2026 affordability percentage for employer health coverage increases 

African American nurse helping patient with physical therapy   
July 22, 2025
The Affordable Care Act (ACA) benchmark for determining the affordability of employer-sponsored health coverage will increase significantly for the 2026 plan year according to IRS Rev. Proc. 2025-25 — to 9.96% of an employee's household income up from the 2025 plan-year level of 9.02%. This affordability percentage can affect individuals’ eligibility for federally subsidized coverage from a public exchange, as well as employers’ potential liability for shared-responsibility (or “play or pay”) assessments.

Affordability standards

Under the ACA, employer-sponsored minimum essential coverage (MEC) is affordable if an employee’s required contribution for the lowest-cost, self-only option with minimum value does not exceed an annually indexed percentage of the employee’s household income. Employees and their family members who are eligible for minimum-value employer-sponsored MEC that meets the affordability standard cannot receive premium tax credits or cost-sharing reductions for public exchange coverage.

To determine liability for play-or-pay assessments, three employer safe harbors allow replacing household income in the affordability calculation with one of these figures:

  • Form W-2 wages
  • Rate of pay
  • Federal poverty line (FPL)

The affordability percentage used in the employer safe harbors is indexed in the same manner as the household income percentage, according to 2015 IRS guidance (Notice 2015-87, Q&A-12).

Indexing formula

As explained in Rev. Proc. 2014-37, the original 9.5% affordability percentage is annually adjusted after 2014. For calendar years 2026 and beyond, the final Department of Health and Human Services (HHS) Patient Protection and Affordable Care Act; Marketplace Integrity and Affordability rule modifies the methodology for calculating the “premium adjustment percentage,” creating a premium growth measure that reflects changes in both individual-market policies and employer-sponsored health coverage. HHS used this methodology temporarily in 2020 and 2021. From 2015 through to 2019, as well as 2022 through 2025, the adjustment captured the rate of premium growth for only employer-sponsored health coverage.

Indexing of the 2026 affordability percentage is based on premium growth rates relative to income growth rates from 2013 to 2025, using the most recent National Health Expenditure Accounts (NHEA) income and premium data projections. Consistent with those projections, the 2026 affordability percentage is significantly greater than the 2025 level.

Employer considerations

Employers should review the required employee contribution for 2026 coverage if they plan to meet the ACA’s affordability limit under the applicable safe harbor. For the many plans using the FPL affordability safe harbor, the considerations differ for calendar- and non-calendar-year plans.

FPL safe harbor for calendar-year plans

For 2026 calendar-year plans using the FPL affordability safe harbor, the required employee contribution cannot exceed 9.96% of the FPL for a particular area — $15,650 for mainland US — or $129.90 per month (up from $113.20 in 2025), calculated as (9.96% x $15,650 FPL for 2025) ÷ 12, rounded to the nearest penny. Note that the FPL affordability safe harbor contribution limits are greater for employees who work in Alaska ($162.27, calculated as (9.96% x $19,550 FPL for 2025) ÷ 12), and Hawaii ($149.32, calculated as (9.96% x $17,990 FPL for 2025) ÷ 12).

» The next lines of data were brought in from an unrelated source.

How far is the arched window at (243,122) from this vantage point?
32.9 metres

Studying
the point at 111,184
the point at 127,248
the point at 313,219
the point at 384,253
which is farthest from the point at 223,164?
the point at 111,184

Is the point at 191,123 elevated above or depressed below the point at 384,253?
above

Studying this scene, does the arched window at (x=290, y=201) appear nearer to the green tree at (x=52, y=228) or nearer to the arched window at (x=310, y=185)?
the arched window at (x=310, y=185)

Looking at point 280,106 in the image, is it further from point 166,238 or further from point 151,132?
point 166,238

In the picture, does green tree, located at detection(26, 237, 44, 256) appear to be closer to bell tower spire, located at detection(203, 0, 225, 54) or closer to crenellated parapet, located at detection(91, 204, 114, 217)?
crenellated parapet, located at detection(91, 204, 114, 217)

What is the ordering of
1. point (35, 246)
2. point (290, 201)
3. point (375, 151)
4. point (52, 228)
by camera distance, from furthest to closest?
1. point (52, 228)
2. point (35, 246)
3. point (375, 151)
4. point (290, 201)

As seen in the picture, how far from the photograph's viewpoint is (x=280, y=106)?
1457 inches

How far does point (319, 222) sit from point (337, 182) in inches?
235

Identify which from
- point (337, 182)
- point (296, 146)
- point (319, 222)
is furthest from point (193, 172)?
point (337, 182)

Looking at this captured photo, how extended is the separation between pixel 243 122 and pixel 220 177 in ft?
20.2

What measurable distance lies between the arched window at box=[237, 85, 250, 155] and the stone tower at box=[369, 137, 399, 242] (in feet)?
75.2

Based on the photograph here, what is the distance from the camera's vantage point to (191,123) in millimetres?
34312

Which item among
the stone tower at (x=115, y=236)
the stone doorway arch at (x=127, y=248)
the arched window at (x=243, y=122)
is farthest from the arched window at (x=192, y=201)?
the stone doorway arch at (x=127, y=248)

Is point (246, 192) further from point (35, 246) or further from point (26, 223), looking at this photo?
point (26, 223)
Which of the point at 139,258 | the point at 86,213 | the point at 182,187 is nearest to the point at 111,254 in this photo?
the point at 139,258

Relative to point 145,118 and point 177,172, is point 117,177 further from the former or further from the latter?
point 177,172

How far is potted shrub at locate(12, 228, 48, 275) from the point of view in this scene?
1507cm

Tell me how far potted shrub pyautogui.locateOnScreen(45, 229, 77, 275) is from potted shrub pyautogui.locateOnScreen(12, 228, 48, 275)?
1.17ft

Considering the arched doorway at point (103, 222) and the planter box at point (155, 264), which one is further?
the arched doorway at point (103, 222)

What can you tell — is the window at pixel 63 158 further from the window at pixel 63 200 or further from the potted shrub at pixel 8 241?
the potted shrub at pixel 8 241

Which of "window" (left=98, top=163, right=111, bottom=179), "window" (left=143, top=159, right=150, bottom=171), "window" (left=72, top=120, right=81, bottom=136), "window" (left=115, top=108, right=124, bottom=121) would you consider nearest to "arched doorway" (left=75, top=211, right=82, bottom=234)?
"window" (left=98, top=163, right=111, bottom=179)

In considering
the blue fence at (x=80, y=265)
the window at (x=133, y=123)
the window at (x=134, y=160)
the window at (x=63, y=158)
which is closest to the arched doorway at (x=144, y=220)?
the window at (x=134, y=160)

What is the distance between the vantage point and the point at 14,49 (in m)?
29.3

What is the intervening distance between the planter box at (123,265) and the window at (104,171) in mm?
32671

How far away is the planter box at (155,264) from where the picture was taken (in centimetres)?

FPL safe harbor for non-calendar-year plans

Non-calendar-year plans may use the FPL in effect within six months before the first day of the plan year. That means non-calendar-year plans starting in February through July 2026 (if the 2026 FPL is issued in January) or non-calendar-year plans starting in March through August 2026 (if the 2026 FPL is issued in February) may use either the 2025 FPL of $15,650 — resulting in an FPL affordability safe harbor of $129.90 per month — or the 2026 FPL. These non-calendar-year plans would likely benefit from waiting to use the 2026 FPL since it will almost certainly exceed the 2025 FPL and yield a higher FPL safe harbor contribution limit [(9.96% x 2026 FPL) ÷ 12]. On the other hand, depending on when the 2026 plan year starts and the 2026 FPL is issued, waiting for the 2026 FPL may not be possible.

The adjusted percentage applies on a plan-year — not calendar-year — basis. This means non-calendar-year plans starting in 2025 will continue to use 9.02% to determine affordability in 2026 until their new plan year starts. As described above, non-calendar-year plans won't be able to calculate the likely higher FPL safe harbor contribution limit for plan years beginning after Jan. 1, 2026, HHS issues the 2026 FPL guidelines. As a reminder, for 2025 non-calendar-year plans using the mainland US FPL affordability safe harbor, the required employee contribution cannot exceed $117.64 per month, calculated as (9.02% for 2025 x $15,650 FPL for 2025) ÷ 12, rounded to the nearest penny.